Coincée dans une cage, transportée sur une charrette, sa cadette semblait plus meurtrie que jamais. Le crâne rasé, les joues creuses, la peau pâle, et bâillonnée par une corde, elle flottait dans une grossière chemise noire. Son aînée la reconnaissait à peine, et en eut le souffle coupé. Qu’avait-elle subi, pendant des semaines, pour afficher désormais une telle apparence ? La prétendue sorcière avait tout juste atteint ses trente ans, mais en paraissait le double. Anna vit son regard écarquillé parcourir la foule, tantôt paniqué lorsqu’elle observait le bûcher, tantôt suppliant quand elle fixait les autorités ou les habitants.

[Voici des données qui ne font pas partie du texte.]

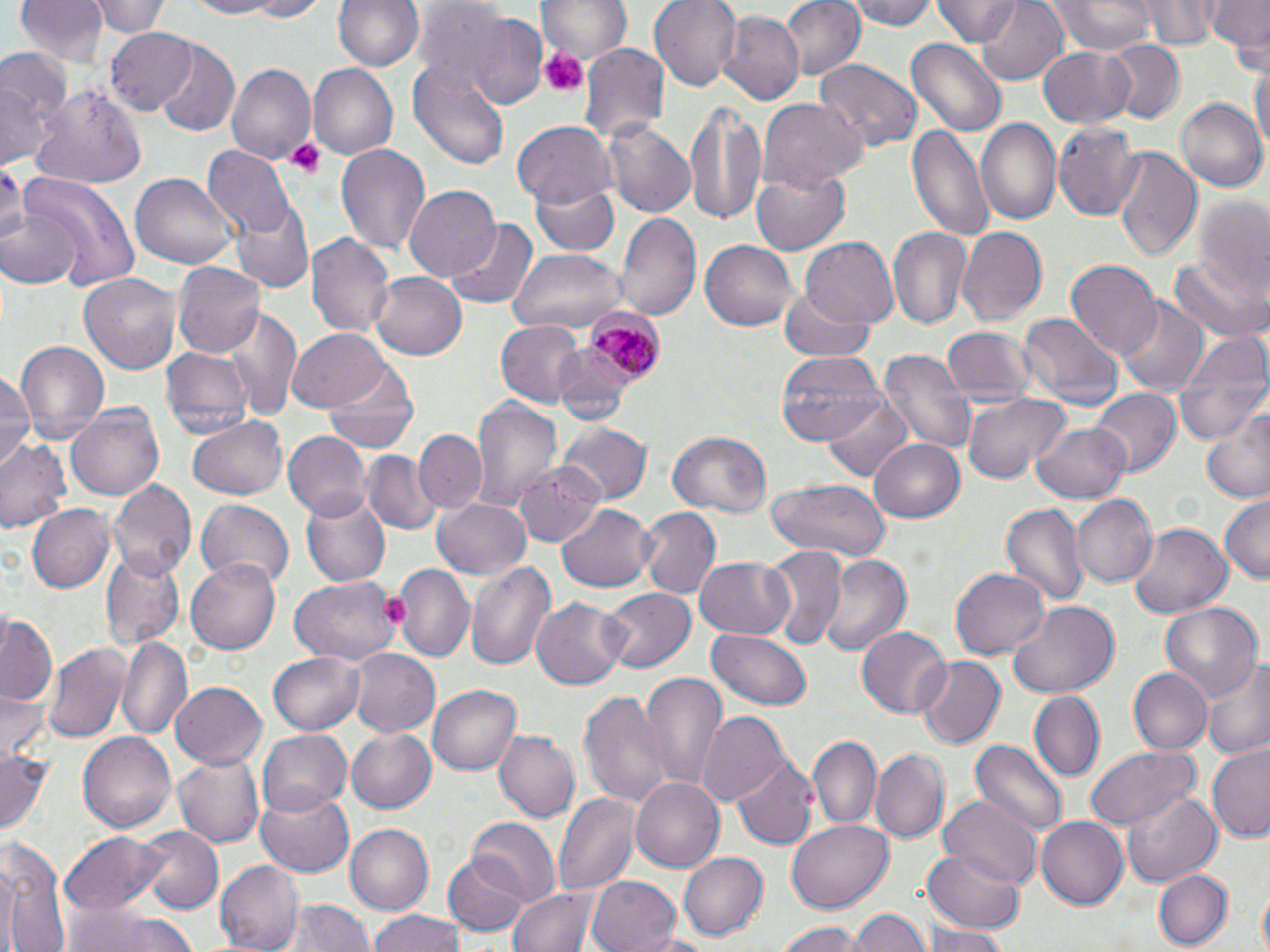

slide-level diagnosis = Plasmodium malariae
field of view = single
preparation = thin blood film
modality = optical microscopy
image size = 1270×952 pixels
magnification = 1000x
stain = May-Grünwald-Giemsa
platelet locations = approximate bounding boxes as (x1, y1, x2, y2) in pixels: (541, 48, 585, 96), (286, 137, 324, 178), (377, 591, 408, 628)
uninfected red blood cell locations = approximate bounding boxes as (x1, y1, x2, y2) in pixels: (15, 0, 111, 66), (92, 0, 167, 39), (177, 0, 292, 19), (221, 0, 336, 22), (332, 0, 425, 71), (540, 0, 629, 68), (648, 0, 742, 89), (778, 0, 864, 81), (848, 0, 938, 31), (934, 0, 1022, 46), (976, 0, 1070, 86), (1049, 0, 1158, 55), (1144, 0, 1219, 50), (1206, 0, 1268, 51), (717, 10, 805, 105), (462, 13, 547, 109), (104, 27, 199, 116), (907, 37, 1005, 137), (1103, 40, 1183, 123), (153, 43, 239, 137), (580, 43, 671, 144), (1038, 44, 1135, 128), (0, 52, 69, 168), (1249, 56, 1270, 162), (410, 61, 513, 172), (815, 61, 920, 151), (225, 63, 315, 165), (308, 64, 398, 160), (32, 84, 146, 191), (1174, 96, 1267, 193), (759, 100, 865, 190), (684, 101, 766, 225), (977, 117, 1061, 223), (512, 121, 616, 210), (603, 121, 695, 217), (1054, 121, 1143, 222), (906, 124, 992, 242), (334, 141, 432, 258), (201, 145, 293, 236), (1113, 147, 1201, 260), (0, 163, 27, 255), (753, 167, 852, 254), (131, 169, 237, 267), (22, 175, 141, 291), (529, 179, 619, 257), (404, 186, 500, 284), (1188, 191, 1270, 302), (233, 201, 314, 295), (0, 202, 83, 291), (615, 210, 702, 325), (446, 217, 537, 307), (887, 227, 972, 334), (958, 227, 1046, 326), (303, 232, 394, 338), (801, 238, 898, 330), (702, 241, 797, 328), (508, 248, 626, 334), (1172, 253, 1267, 342), (171, 260, 264, 360), (1065, 260, 1161, 358), (80, 271, 182, 374), (370, 271, 466, 360), (779, 287, 876, 361), (1116, 297, 1208, 397), (224, 311, 303, 419), (1019, 313, 1120, 406), (496, 321, 585, 407), (939, 325, 1038, 413), (289, 327, 391, 411), (1173, 330, 1269, 447), (14, 340, 110, 446), (161, 346, 252, 435), (551, 347, 637, 429), (877, 348, 976, 454), (777, 350, 886, 445), (325, 362, 420, 456), (0, 369, 36, 467), (1090, 387, 1180, 474), (822, 392, 917, 484), (962, 392, 1070, 485), (470, 398, 562, 516), (67, 403, 165, 501), (1202, 407, 1270, 504), (186, 415, 289, 500), (1030, 422, 1133, 503), (557, 423, 654, 503), (412, 429, 488, 514), (670, 430, 771, 517), (282, 431, 369, 521), (1, 438, 71, 533), (869, 438, 968, 523), (360, 451, 438, 533), (514, 460, 606, 546), (766, 477, 892, 562), (107, 479, 196, 583), (298, 489, 390, 588), (1073, 495, 1157, 586), (1220, 495, 1270, 584), (432, 498, 532, 578), (195, 499, 295, 590), (556, 503, 658, 590), (1002, 503, 1087, 607), (27, 504, 117, 593), (635, 508, 720, 598), (1127, 524, 1232, 618), (101, 547, 186, 650), (762, 547, 847, 653), (821, 556, 913, 658), (696, 557, 795, 636), (188, 559, 281, 654), (465, 560, 558, 671), (396, 566, 473, 663), (951, 566, 1050, 660), (288, 577, 398, 666), (600, 587, 693, 675), (531, 596, 626, 689), (1010, 602, 1118, 697), (1157, 602, 1264, 703), (1, 611, 61, 707), (708, 627, 812, 711), (856, 627, 951, 719), (116, 636, 191, 740), (44, 642, 130, 744), (267, 649, 366, 735), (349, 649, 439, 737), (916, 657, 1004, 750), (1205, 659, 1270, 761), (1126, 667, 1211, 755), (637, 668, 727, 790), (170, 680, 266, 769), (428, 685, 521, 777), (1, 690, 48, 764), (579, 691, 674, 807), (1029, 692, 1105, 782), (698, 711, 788, 806), (258, 729, 351, 816), (344, 729, 437, 814), (78, 730, 176, 833), (495, 731, 579, 820), (808, 734, 880, 830), (971, 738, 1068, 837), (1086, 744, 1199, 829), (1208, 746, 1270, 841), (871, 748, 947, 843), (0, 750, 54, 837), (174, 752, 265, 846), (732, 756, 819, 851), (630, 777, 723, 873), (256, 788, 355, 879), (1121, 788, 1223, 886), (553, 793, 640, 895), (939, 794, 1041, 889), (1038, 816, 1129, 911), (466, 817, 561, 906), (786, 819, 893, 913), (344, 824, 434, 916), (139, 825, 224, 914), (62, 832, 171, 913), (2, 839, 71, 952), (677, 850, 768, 941), (920, 850, 1025, 935), (443, 853, 530, 938), (216, 861, 302, 950), (1154, 871, 1230, 950), (587, 874, 682, 952), (1255, 884, 1269, 952), (508, 887, 599, 952), (272, 897, 376, 952), (63, 904, 199, 952), (848, 907, 929, 952), (366, 913, 474, 952), (776, 921, 862, 951), (925, 926, 1006, 952)
Plasmodium malariae-infected red blood cell locations = approximate bounding boxes as (x1, y1, x2, y2) in pixels: (587, 311, 667, 385)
Classify this cell by malaria status.
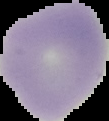
It is uninfected.

image type = segmented cell region with the area outside set to black
preparation = thin blood smear
image size = 109×121 pixels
Name the cell type shown.
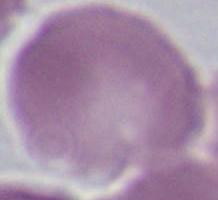

An erythrocyte.

Summary:
  - Modality: photomicrograph
  - Magnification: 1000x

La veuve ressentit un élan de désespoir, il ne s’agirait probablement pas du dernier. Elle aurait tant souhaité se manifester, montrer à sa cadette qu’elle était là, jusqu’aux derniers instants. Car Anna était sûrement celle que la condamnée cherchait éperdument. La dernière sœur, sur les neuf enfants qui avaient un jour composé leur fratrie. L’aînée oserait-elle se mettre à sa place ? Ressentir l’angoisse de la mort imminente, d’une souffrance inqualifiable, sous le regard froid, voire cupide, de celles et ceux qu’elle avait considérés comme ses voisins, son sabotier, son boulanger, son curé ? Non, cela en était trop pour Anna qui, lâchement, détourna le regard. Fermant les paupières, elle adressa une prière muette au Très-Haut.

« Seigneur, prends pitié. Je t’en supplie. J’accomplirai tout ce que tu me demanderas, mais épargne-lui le supplice du bûcher. Elle n’est pas responsable des récentes calamités qui ont frappé nos récoltes et notre bétail. » Rouvrant les yeux, Anna nota l’avancée de la charrette. Elle retourna à sa prière. « Je suis certaine que c’est un complot de ce vieux porc. S’il te plaît Seigneur, ne lui fais pas payer les erreurs d’autrui. » La veuve avait failli ajouter « Prends-moi à sa place » mais au dernier moment, elle se trouva incapable de formuler le souhait. Elle tenait trop à la vie et craignait la douleur.

Reportant son attention sur la cage, elle fixa l’arrière du crâne de sa petite sœur. Cette dernière regardait désormais droit devant elle. Pincement au cœur pour Anna. « J’espère qu’elle m’a vue, j’espère… » Si sa présence pouvait apporter un ultime réconfort à la jeune femme, s’il pouvait lui donner la force de supporter son supplice…

— Sorcière !

La voix rauque du Bailli fit brusquement cesser le vacarme ambiant. Le gros homme s’était levé, et pointait la sorcière d’un doigt accusateur.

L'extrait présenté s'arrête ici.